Judgment affirmed, with costs to defendant and with leave to plaintiff either to move to reopen the action, or to bring a subsequent action, for relief not inconsistent with this opinion.


[1] For more detailed statement of the contract, see pages 688, 689, of 36 F.Supp.

[2] Cf. Chafee, loc. cit.: "My first suggestion is, that we should firmly resolve never to speak of the intention of a testator or other writer on a given point except after we have carefully convinced ourselves that that point was actually in his mind when he wrote the words in question. For example, we will never say `He intended this result' when we merely think that if he had foreseen the present contingency (which he didn't) then he would have intended this result. That consideration may be helpful, but it is not his intention."

[3] It is only fair to state that plaintiff produced two housewives who said they had discontinued the use of Nyafat because Kea was cheaper. These witnesses did not say, however, that they would not have switched to Spry or Crisco.
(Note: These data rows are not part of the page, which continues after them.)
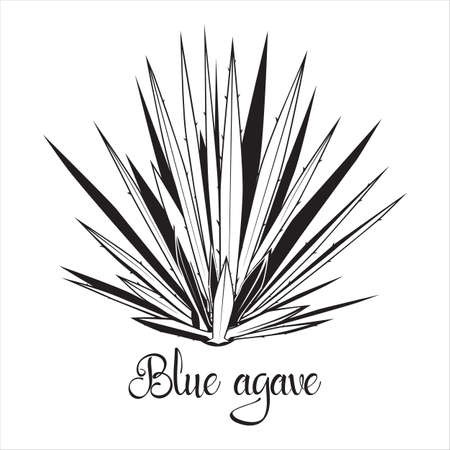 Tequila agave black silhouette. Vector illustration isolated on white background. Blue agave succulent plant stencil 向量圖像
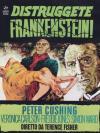 Distruggete Frankenstein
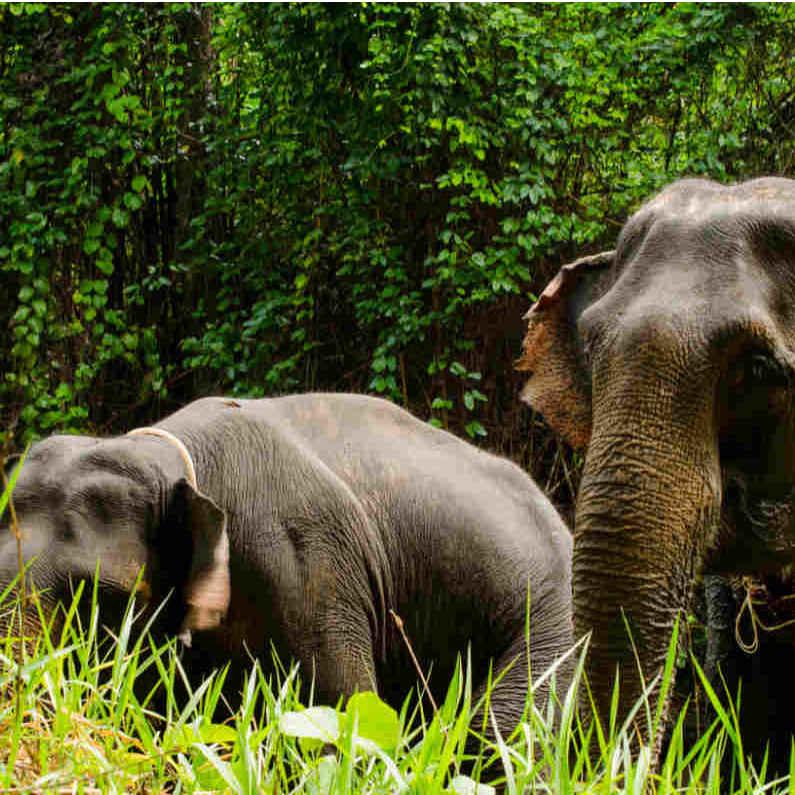 Elefanten Hautnah Tour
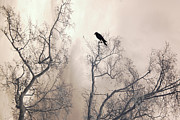 Dreamy Sepia Nature Photos Posters - Nature Lone Crow In Trees - Surreal Fantasy Dreamy Trees Nature Raven Crow In Trees Poster by Kathy Fornal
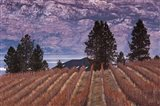 Vineyard and lake, West Kelowna, Okanagan Valley, British Columbia, Canada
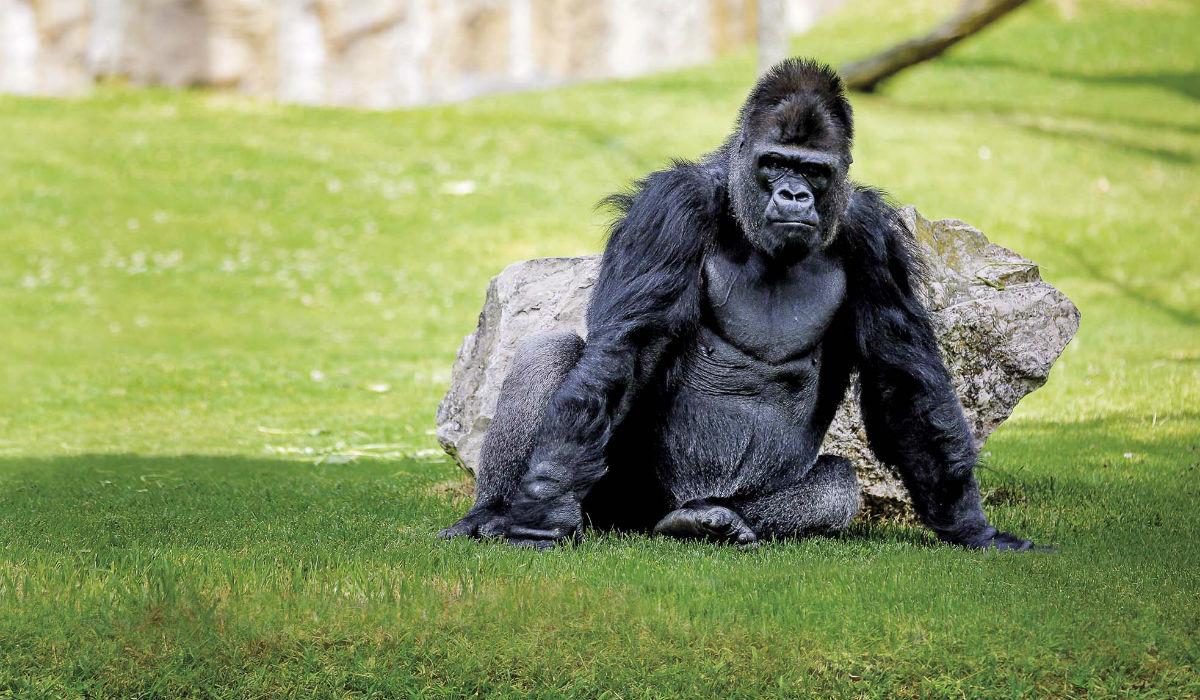 Fundo de Conservação do Jardim Zoológico: Saiba o que é e como pode ajudar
[4] Assume, for example, that sales of Nyafat dropped steadily from 1933 to 1936, then from 1936 to 1939 Nyafat held its own. And assume Kea was introduced in 1939. If from 1939 on, Nyafat still held its own, Kea was not injuring Nyafat. On the other hand, if Nyafat again declined while Kea went up, Kea would be invading Nyafat's own irreducible minimum market. To be sure, this is an oversimplified example, and many extraneous factors affecting marketing would have to be eliminated. This would be the task of expert witnesses.